* Work instruction:
What is needed is a faithful transcription of all the data below, pictures excluded.

* Raw data:

◇ ◇ ◇

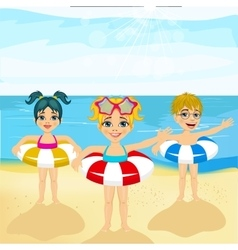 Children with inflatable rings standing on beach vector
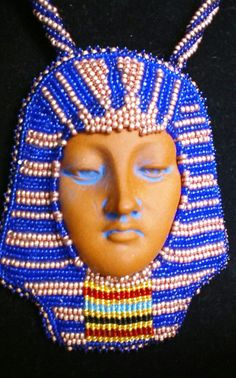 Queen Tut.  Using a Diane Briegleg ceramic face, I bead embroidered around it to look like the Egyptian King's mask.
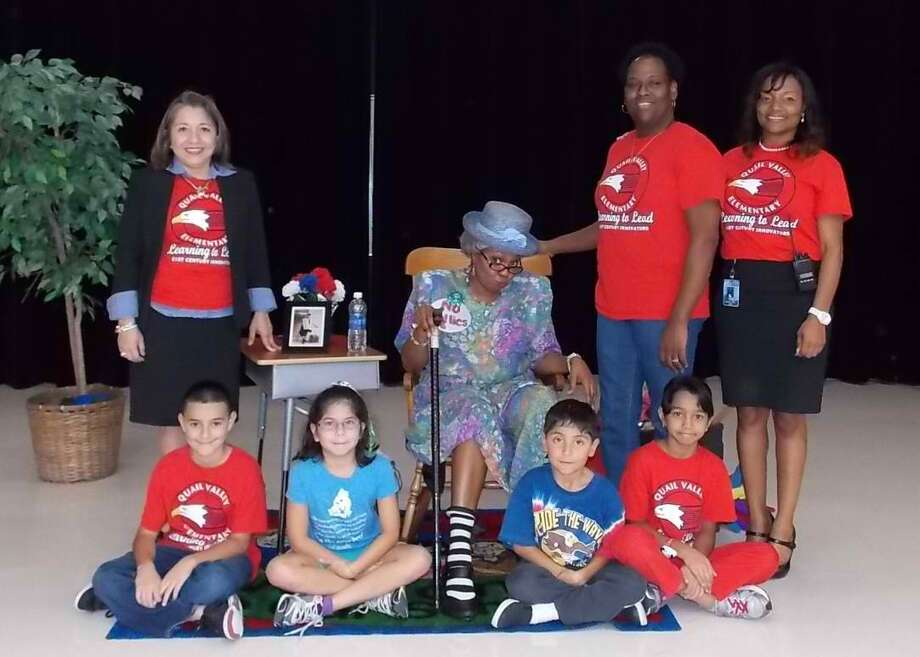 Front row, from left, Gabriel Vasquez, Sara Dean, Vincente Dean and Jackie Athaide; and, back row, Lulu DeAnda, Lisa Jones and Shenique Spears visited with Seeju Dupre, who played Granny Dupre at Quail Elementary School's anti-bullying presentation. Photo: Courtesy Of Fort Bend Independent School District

◇ ◇ ◇

* Exercise solution:
 Children with inflatable rings standing on beach vector
 Queen Tut.  Using a Diane Briegleg ceramic face, I bead embroidered around it to look like the Egyptian King's mask.
 Front row, from left, Gabriel Vasquez, Sara Dean, Vincente Dean and Jackie Athaide; and, back row, Lulu DeAnda, Lisa Jones and Shenique Spears visited with Seeju Dupre, who played Granny Dupre at Quail Elementary School's anti-bullying presentation. Photo: Courtesy Of Fort Bend Independent School District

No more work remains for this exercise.